Nearly 70 years ago, French scientist Pierre Victor Auger (1899-1993) was the first to observe a phenomenon known as an "air shower," a broad cascade of particles occurring in the Earth's upper atmosphere.
Auger speculated that the air showers, which can cover 15 square miles, were caused by particularly powerful cosmic rays. But at the time, he had no mechanism for studying the phenomenon in more detail.
On Thursday, an international team of 370 scientists announced that they have identified the most likely source of the rare particles.
Most Energetic Particles in Nature
On the basis of data collected by the Pierre Auger Observatory in Argentina, scientists now believe that they originate in galaxies containing Active Galactic Nuclei -- particularly massive black holes that are actively converting stellar material into powerful bursts of energy, including high-energy cosmic rays.

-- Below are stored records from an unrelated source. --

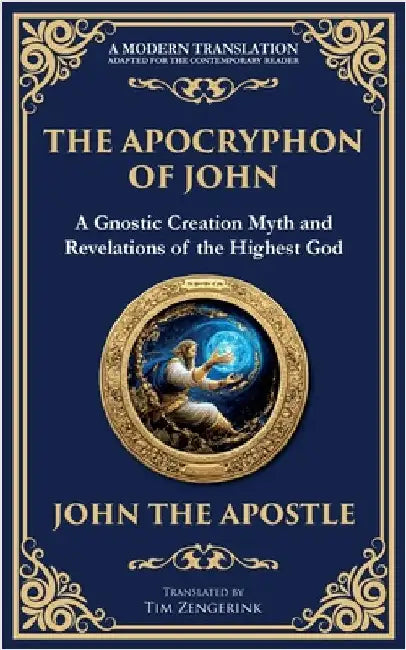 The Apocryphon of John (The Secret Book of John): Mystical Revelations of Creation and Divine Knowledge by The Apostle, John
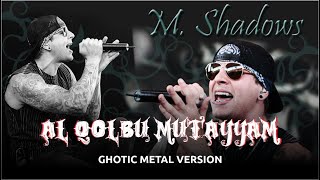 Al Qolbu Mutayyam (Gothic Metal Version) - M. Shadows Cover Ai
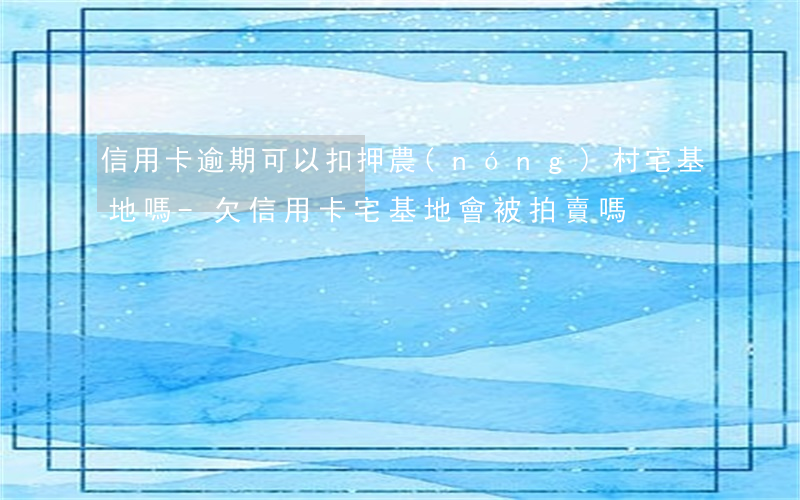 信用卡逾期可以扣押農(nóng)村宅基地嗎-欠信用卡宅基地會被拍賣嗎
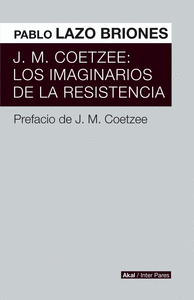 J.m.coetzee:imaginarios de la resistencia,los
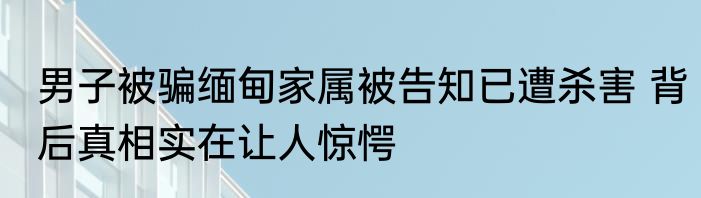 男子被骗缅甸家属被告知已遭杀害 背后真相实在让人惊愕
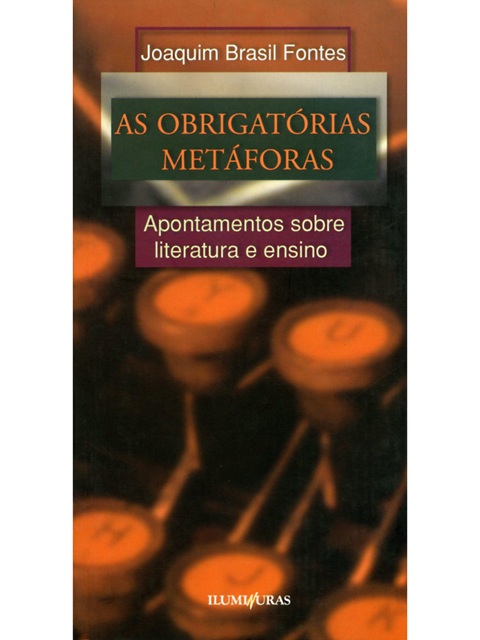 As obrigatórias metáforas - Joaquim Brasil Fontes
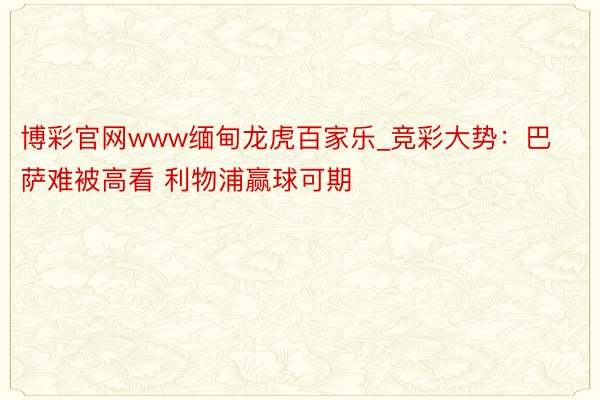 博彩官网www缅甸龙虎百家乐_竞彩大势：巴萨难被高看 利物浦赢球可期
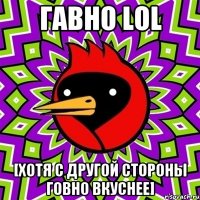 гавно LOL [Хотя с другой стороны говно вкуснее]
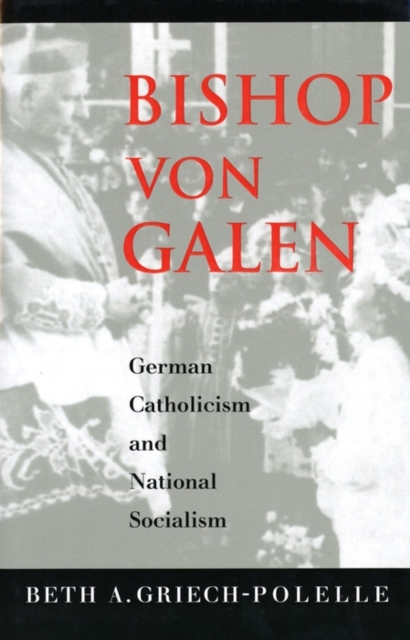 Bishop von Galen : German Catholicism and National Socialism, EPUB eBook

Fermilab scientist Paul Mantsch, the project manager for the Collaboration, said in an e-mail interview that the goal of the research is to understand the violent physics processes that propel these cosmic rays to such enormous energy.

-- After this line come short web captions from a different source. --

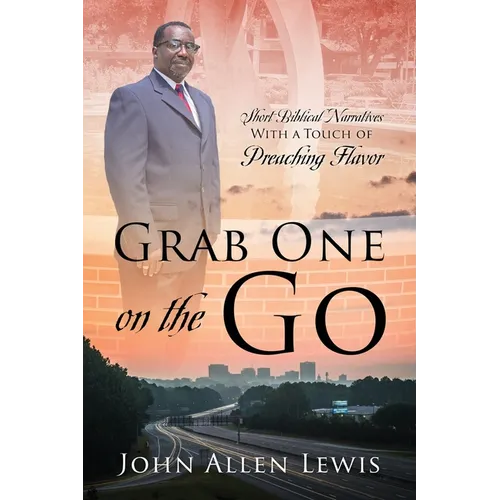 Grab One on the Go: Short Biblical Narratives With A Touch of Preaching Flavor - Paperback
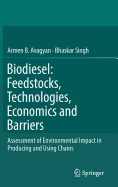 Biodiesel: Feedstocks, Technologies, Economics and Barriers: Assessment of Environmental Impact in Producing and Using Chains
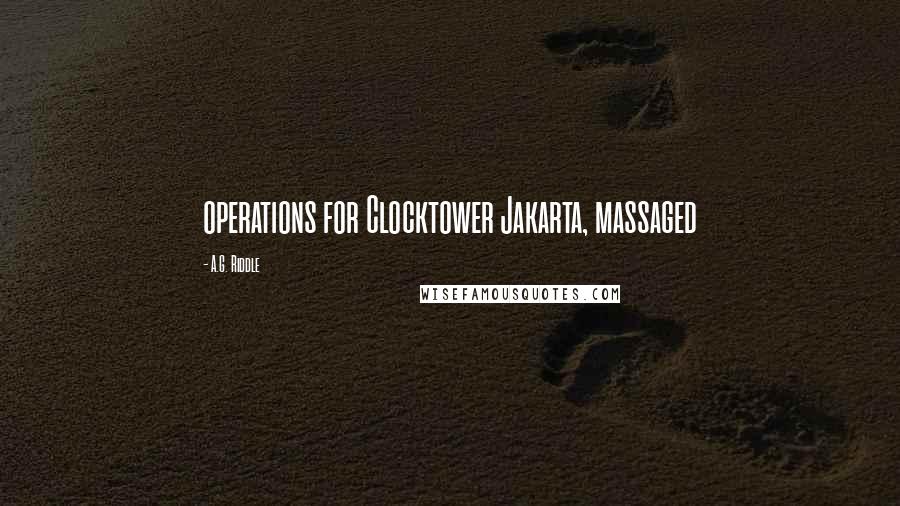 A.G. Riddle Quotes: operations for Clocktower Jakarta, massaged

"We know how to accelerate particles at accelerators like the Tevatron at Fermilab or the LHC at CERN," Mantsch continued. "But there is as yet no known mechanism for accelerating particles to energies a hundred million of times those of the protons at Fermilab. These are the most energetic particles in nature. We have made the first step in closing in on this mystery."
Cosmic rays -- protons and atomic nuclei stripped of their enveloping cloud of electrons -- routinely strike the Earth's atmosphere. The majority are low- and medium-energy cosmic rays that are emitted by our sun and other nearby stars. As they travel towards Earth, the paths of such cosmic rays are bent and twisted by the magnetic fields of the objects they pass, making it impossible to determine their source. Until yesterday's announcement, the only specifically identified source of cosmic rays was the sun.
An Elusive Quarry
A tiny percentage of cosmic rays, however, are powerful enough to travel through space with relatively little interference. Cosmic rays with that much energy are quite rare -- striking each square kilometer of earth on average just once a century.

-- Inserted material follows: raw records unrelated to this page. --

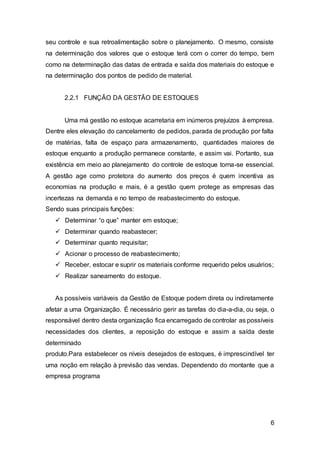 6
seu controle e sua retroalimentação sobre o planejamento. O mesmo, consiste
na determinação dos valores que o estoque terá com o correr do tempo, bem
como na determinação das datas de entrada e saída dos materiais do estoque e
na determinação dos pontos de pedido de material.
2.2.1 FUNÇÃO DA GESTÃO DE ESTOQUES
Uma má gestão no estoque acarretaria em inúmeros prejuízos à empresa.
Dentre eles elevação do cancelamento de pedidos, parada de produção por falta
de matérias, falta de espaço para armazenamento, quantidades maiores de
estoque enquanto a produção permanece constante, e assim vai. Portanto, sua
existência em meio ao planejamento do controle de estoque torna-se essencial.
A gestão age como protetora do aumento dos preços é quem incentiva as
economias na produção e mais, é a gestão quem protege as empresas das
incertezas na demanda e no tempo de reabastecimento do estoque.
Sendo suas principais funções:
 Determinar “o que” manter em estoque;
 Determinar quando reabastecer;
 Determinar quanto requisitar;
 Acionar o processo de reabastecimento;
 Receber, estocar e suprir os materiais conforme requerido pelos usuários;
 Realizar saneamento do estoque.
As possíveis variáveis da Gestão de Estoque podem direta ou indiretamente
afetar a uma Organização. É necessário gerir as tarefas do dia-a-dia, ou seja, o
responsável dentro desta organização fica encarregado de controlar as possíveis
necessidades dos clientes, a reposição do estoque e assim a saída deste
determinado
produto.Para estabelecer os níveis desejados de estoques, é imprescindível ter
uma noção em relação à previsão das vendas. Dependendo do montante que a
empresa programa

To make the study of high energy cosmic rays practical, the Pierre Auger Collaboration (a coalition of seventeen nations) built a widespread observatory in Argentina, consisting of 1,400 particle detectors spread across 1,200 square miles (roughly the size of Rhode Island). Because the facility began operating in 2004, it has detected 77 high energy cosmic rays, and scientists were able to calculate with a fair degree of certainty the region of the sky from which the particles originated.
Cosmic ray scientists are eager to expand upon their work. Another 200 detectors are planned for Argentina, and the Collaboration is drawing up plans for an even larger facility, dubbed "Auger North," in the United States.
"The Auger Observatory site near Lamar, Colorado will allow us to scan the whole sky for sources," Mantsch said. "We also want the northern site to be several times bigger than the southern site so that we can accumulate enough events to effectively study the sources. This has to, of course, be consistent with reasonable cost."
By the standards of most space-related projects, the Auger Collaboration has been a bargain -- just $54 million so far, with no nation paying more than 25 percent.